明けましておめでとうございます。本年もよろしくお願いいたします。

皆様におかれましては、思い思いの新年をお迎えになられたことと拝察いたします。久々の長期休暇を満喫された方もいらっしゃれば、親戚をお迎えする立場で忙しく立ち働かれた方もいらっしゃることでしょう。皆様それぞれのお役目お疲れ様でした。

私事で恐縮ですが、小学4年生になった甥が野球に興味を持ったそうで、年末年始は一緒に野球の練習をしてくれました。

夢中でバットを振り、どんどん上達する甥を見て、子供の成長するパワーとは凄いものだなと驚かされました。伯母という気楽な立場だからかもしれませんが、ヒットが打てたと飛び上がって喜ぶ姿が可愛らしく、同時に自分が子供だったころを思い出しました。

幼いころから私たち姉妹の面倒を何くれと見てくれたのが母方の祖父母でした。新しもの好きで、AV機器集めが趣味だった祖父は孫たちと良くTVゲームで遊んでくれました。甘いものに目がなく、孫とはしゃぐ祖父をたしなめながら、祖母はいつもいい匂いのするパンをご馳走してくれました。
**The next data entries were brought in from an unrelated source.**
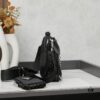 6930b4256e68136f4d9adbdb Prada Hobo Three-in-One Bag with Box! One Bag, Multiple Uses, Beautiful Design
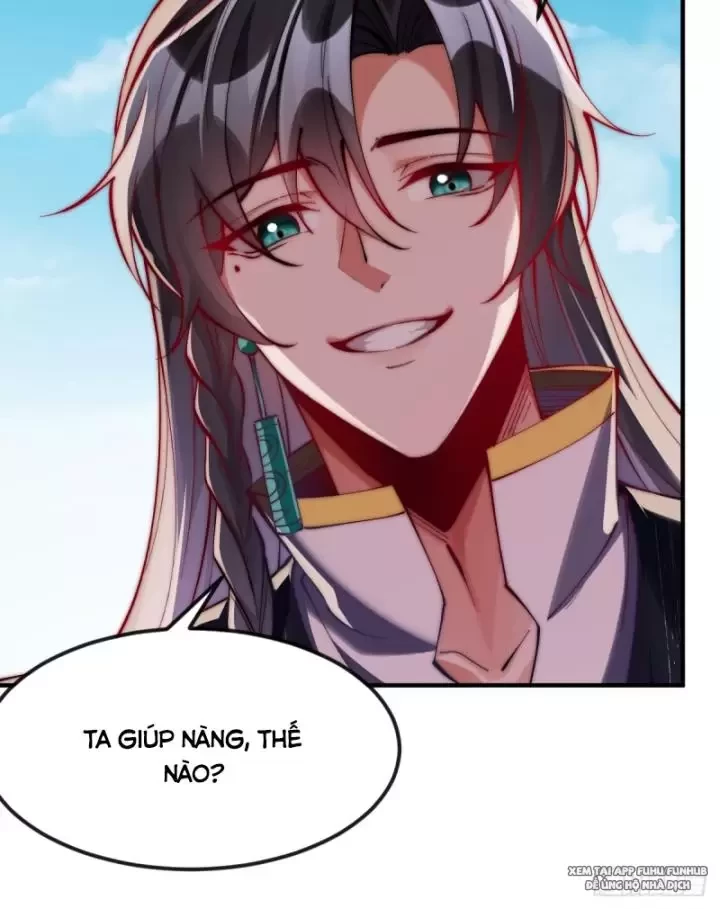 Nương Tử Nhà Ta Vậy Mà Là Nhân Vật Phản Diện Chapter 38 - Trang 2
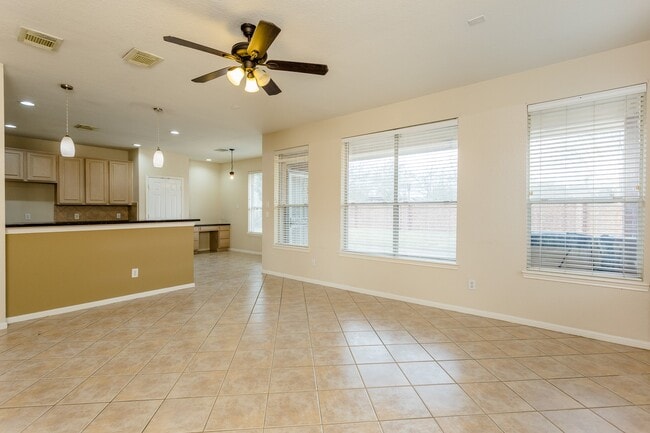 property at 5906 Saber River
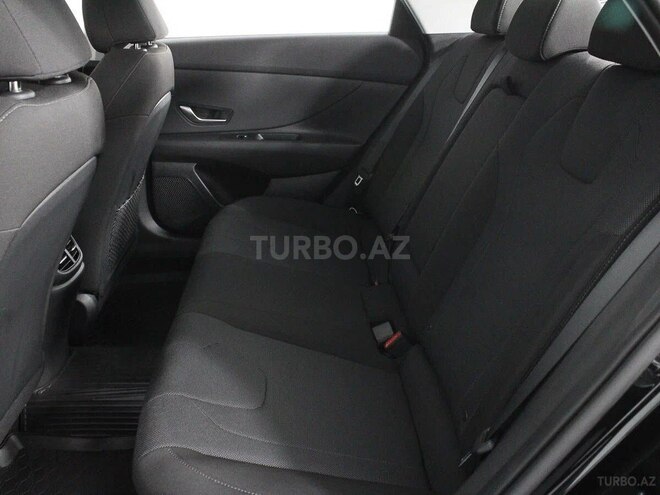 Hyundai Elantra 2022, 18,000 km - 1.6 л - Bakı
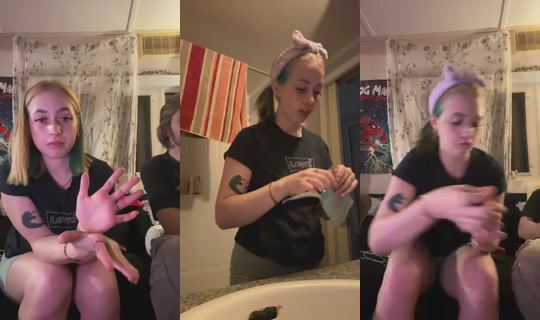 Shmailey's Stream - Oct 3, 2026, 4:47 AM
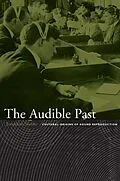 PDF Audible Past von Sterne Jonathan Sterne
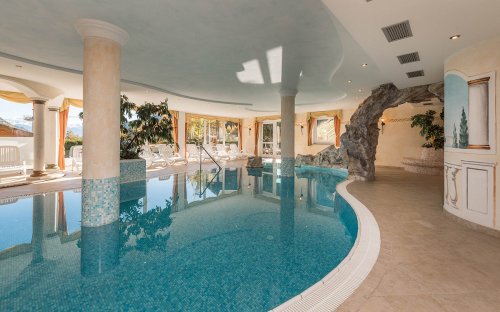 Hotel Kaserhof - Dolomiti Superski - Itálie, Rio Pusteria, Bressanone - Valle Isarco - Lyžařské zájezdy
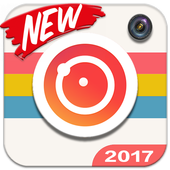 HD Camera Selfie Beauty Camera icon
今でもパンの良い匂いがすると、祖父母の家が思い出されます。祖母は辛抱強く働き者で、自分のことよりもいつも他人を気に掛ける人でした。

私が大学生の頃に祖母は亡くなりましたが、苦しい時期に捨て鉢な気分になるたび、忍耐強かった祖母の姿が思い出されました。祖父は私が僧侶資格の合宿を終えた直後に亡くなり、私が習い覚えたばかりの枕経をお唱えいたしました。同席した母や親戚が、「孫にお経を唱えてもらえてよかったね」と涙する姿を見て、未熟の身ゆえにおぼろげではありましたが「僧侶の自覚」が芽生えたように思います。

甥の成長が自分のことのように喜ばしいと感じたとき、「祖父母も私たちの成長を我が事のように喜んでいてくれたのかな」と改めて気づき、亡き祖父母に手を合わせる気持ちになりました。

仏教には「随喜(ずいき)」「随悲(ずいひ)」という言葉があります。「仏様は、私たちが嬉しいときはともに喜び、私たちが悲しいときにはともに悲しんでくださる」という意味です。私たちの喜怒哀楽に常に寄り添ってくださるのが仏様という存在です。

そしてまた、極楽浄土におられる亡きご先祖様や有縁の方々も、私たちの心をいつも気にかけてくださっています。私が甥のピンチの時には力になりたいと思うように、亡き方々も、「辛いときには力になりたい、心の支えになりたい」と思ってくださっていることと存じます。

年末年始が「この世に御存命の方々とご縁を深める機会」だとすれば、命日や回忌法要は「亡き方々ともご縁を深める機会」と言えます。日頃ご多忙の方も多いかと存じますが、機会があれば思いを致し、手を合わせていただければ幸いです。